I love hearing about Blockchain; if you are involved in Fintech, then surely by now you have heard a lot about it, and that it holds a tremendous amount of promise for Internet business. Fundamentally, it guarantees the validity of a transaction. Blockchain is a ledger of all transactions; a ledger cannot be changed, making the requirement for a third party to process transaction payments unnecessary.
I find this type of technology to be very interesting; one well worth examining. It is my belief that Blockchain will actually propel banking and Fintech forward quicker than the invention of Internet did for banking. While transactions are simplified, as transaction costs decrease, and as they are simultaneously made more secure for the end user — well, you can see why many people are getting excited about Blockchain.
I have been fortunate to work with many CIOs from around the globe, and I can say that recently, in most of our conversations, we wind up talking about Blockchain and its impact on current systems. The machine that is at the heart of practically all large enterprise computing – particularly in the finance market – is the mainframe. This is for good reason.
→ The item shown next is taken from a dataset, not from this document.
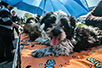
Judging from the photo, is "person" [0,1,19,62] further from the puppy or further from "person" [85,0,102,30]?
"person" [85,0,102,30]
The mainframe is a highly reliable and highly scalable platform that processes transactions at the volume and pace required by today’s rapidly changing business environments. And based on its track record, it will undoubtedly be able keep up with future demands. Investments into the revenue producing applications that run our global banking systems are huge, so don’t believe for one second that the mainframe is going away. This is why it is my belief that Blockchain will actually create a revival of the mainframe.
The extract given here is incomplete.